J'insisterai ensuite sur l'aspect de la prévention. Elle passe par le soutien à la parentalité. Je répète qu'à mon sens, les conditions de vie, et particulièrement de logement, de certaines familles génèrent des carences éducatives. La réflexion sur les violences envers les enfants et sur leur accès au droit ne saurait faire l'économie de ce problème.
Nous avons relevé au sein de l'éducation nationale une volonté patente des équipes pédagogiques de répondre aux défis que la crise sanitaire posait. Néanmoins, nous ne pouvons attendre des enseignants qu'ils traitent et résolvent seuls l'ensemble des questions.
Nous nous interrogeons sur la présence au sein de l'éducation nationale d'un personnel médico-social suffisamment nombreux et spécialisé.

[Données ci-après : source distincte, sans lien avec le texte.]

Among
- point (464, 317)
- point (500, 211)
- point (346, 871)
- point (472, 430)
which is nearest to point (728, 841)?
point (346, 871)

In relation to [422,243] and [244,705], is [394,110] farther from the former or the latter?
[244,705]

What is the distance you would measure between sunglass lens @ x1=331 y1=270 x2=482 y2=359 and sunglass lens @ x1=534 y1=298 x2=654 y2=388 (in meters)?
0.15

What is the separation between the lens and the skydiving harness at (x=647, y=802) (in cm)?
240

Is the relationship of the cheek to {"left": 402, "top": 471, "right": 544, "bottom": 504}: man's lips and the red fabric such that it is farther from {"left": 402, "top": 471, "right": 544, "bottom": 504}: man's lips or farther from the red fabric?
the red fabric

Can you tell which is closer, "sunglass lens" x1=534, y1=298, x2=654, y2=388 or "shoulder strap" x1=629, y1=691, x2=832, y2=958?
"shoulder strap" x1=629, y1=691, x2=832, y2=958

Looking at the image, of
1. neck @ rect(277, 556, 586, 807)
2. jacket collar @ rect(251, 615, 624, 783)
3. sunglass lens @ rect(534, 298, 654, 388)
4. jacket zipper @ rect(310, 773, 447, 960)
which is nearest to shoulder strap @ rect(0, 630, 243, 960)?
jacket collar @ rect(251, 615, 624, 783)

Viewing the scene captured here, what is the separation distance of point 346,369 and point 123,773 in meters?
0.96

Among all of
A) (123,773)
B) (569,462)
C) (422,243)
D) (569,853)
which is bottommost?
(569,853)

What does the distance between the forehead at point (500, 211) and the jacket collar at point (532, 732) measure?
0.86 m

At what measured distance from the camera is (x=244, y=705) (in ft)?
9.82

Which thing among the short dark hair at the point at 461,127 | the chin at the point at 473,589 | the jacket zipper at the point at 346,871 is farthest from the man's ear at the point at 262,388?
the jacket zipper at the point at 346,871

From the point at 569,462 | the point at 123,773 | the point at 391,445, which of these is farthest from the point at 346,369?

Nos établissements manquent d'infirmières et de médecins scolaires. La carence ne facilite pas le repérage des situations anormales.
J'évoquerai la mission des jeunes ambassadeurs des droits auprès des enfants (JADE). Au titre du service civique, ils se rendent dans les écoles afin d'aborder avec les enfants leurs droits et les problèmes de discrimination.
Lors de la rédaction de notre précédent rapport, nous avions consulté quelque 2 400 enfants. Il ressortait de la consultation que nombre d'entre eux ignoraient leurs droits. Les porter à leur connaissance constitue une première étape.
L'audition de ce jour donne à M. Éric Delemar, récemment nommé défenseur des enfants, l'occasion de se présenter. Nous espérons travailler à l'avenir régulièrement avec lui.
Madame la présidente, Madame la rapporteure, Mesdames et Messieurs les députés, j'ai vécu sur le terrain le confinement, le déconfinement, les vacances d'été, la reprise de l'école et le second confinement, un confinement partiel. Pendant cette période, les enfants ont tous été, sans exception, plus objets que sujets de droit.
La raison en tient à une volonté excessive de protection de la part des adultes, parfois à un manque de temps, le plus souvent à leur anxiété.
Pendant le premier confinement, les enfants les plus vulnérables ont vécu une augmentation des violences intrafamiliales, l'éloignement de la scolarité, la fermeture des cantines scolaires qui leur offrent dans bien des cas le seul repas équilibré de la journée, et le manque de continuité des services de l'aide sociale à l'enfance, notamment dans l'accès aux soins.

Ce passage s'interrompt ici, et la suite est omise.